TASK REQUIREMENTS:
1. Please list every heat-transfer process named in the passage on atmospheric heat transfer.
2. In the passage on atmospheric heat transfer, rewrite the stretch from "In order to" through "heat-trapping is bypassed.", substituting "moisture" for "water vapor".

SOURCE EXTRACT:
______________________________

In order to avoid a lot of misunderstanding, then, here’s the way I see it: a hot lower troposphere would accomplish heat transfer by convection AND radiation to the upper troposphere. In the process of convection, much of the water vapor content is lost, so the heat-trapping is bypassed.

It is true that some of the heat transfer in the atmosphere occurs via convection and specifically evapotranspiration, where water is evaporated at the surface (which absorbs energy) and condenses in the atmosphere releasing the energy as latent heat. (See http://www.windows.ucar.edu/earth/Atmosphere/images/radiation_budget_kiehl_trenberth_2008_big.jpg ) These processes are included in climate models. I’m not sure what you mean when you say, “much of the water vapor content is lost, so the heat-trapping is bypassed”.

______________________________

GIVEN DATA:
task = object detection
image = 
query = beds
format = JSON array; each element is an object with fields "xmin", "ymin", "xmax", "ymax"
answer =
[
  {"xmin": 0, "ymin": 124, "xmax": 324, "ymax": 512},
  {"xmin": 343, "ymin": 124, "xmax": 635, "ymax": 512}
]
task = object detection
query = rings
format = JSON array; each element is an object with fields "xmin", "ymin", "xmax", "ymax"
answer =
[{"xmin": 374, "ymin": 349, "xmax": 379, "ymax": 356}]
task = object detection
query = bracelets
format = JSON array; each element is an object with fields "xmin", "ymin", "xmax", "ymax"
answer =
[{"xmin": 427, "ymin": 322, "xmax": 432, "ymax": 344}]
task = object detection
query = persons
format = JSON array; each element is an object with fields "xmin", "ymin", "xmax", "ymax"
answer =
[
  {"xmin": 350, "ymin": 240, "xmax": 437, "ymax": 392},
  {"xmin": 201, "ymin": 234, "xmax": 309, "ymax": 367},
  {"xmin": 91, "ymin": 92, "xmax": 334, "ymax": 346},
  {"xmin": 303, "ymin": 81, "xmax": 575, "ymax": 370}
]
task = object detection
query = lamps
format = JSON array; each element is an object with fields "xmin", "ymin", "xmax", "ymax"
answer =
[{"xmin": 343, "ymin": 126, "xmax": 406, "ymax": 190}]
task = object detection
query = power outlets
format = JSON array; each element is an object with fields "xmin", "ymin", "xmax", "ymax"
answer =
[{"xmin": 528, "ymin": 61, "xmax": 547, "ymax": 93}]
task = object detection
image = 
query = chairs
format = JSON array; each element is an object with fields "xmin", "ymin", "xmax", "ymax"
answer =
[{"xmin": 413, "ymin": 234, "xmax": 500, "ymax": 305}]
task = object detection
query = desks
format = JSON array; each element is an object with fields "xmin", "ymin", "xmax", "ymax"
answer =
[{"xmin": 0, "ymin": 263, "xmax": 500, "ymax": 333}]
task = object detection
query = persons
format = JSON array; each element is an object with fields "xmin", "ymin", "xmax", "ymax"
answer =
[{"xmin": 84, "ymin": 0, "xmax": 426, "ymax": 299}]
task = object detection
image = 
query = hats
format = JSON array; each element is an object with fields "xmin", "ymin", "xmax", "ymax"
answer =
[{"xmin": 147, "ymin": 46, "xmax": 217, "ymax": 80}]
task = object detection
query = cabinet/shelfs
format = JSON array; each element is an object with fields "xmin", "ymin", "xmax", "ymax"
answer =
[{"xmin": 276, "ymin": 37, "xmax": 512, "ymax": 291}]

______________________________

RESULTS IN ORDER:
1. convection, radiation, evapotranspiration

2.
In order to avoid a lot of misunderstanding, then, here’s the way I see it: a hot lower troposphere would accomplish heat transfer by convection AND radiation to the upper troposphere. In the process of convection, much of the moisture content is lost, so the heat-trapping is bypassed.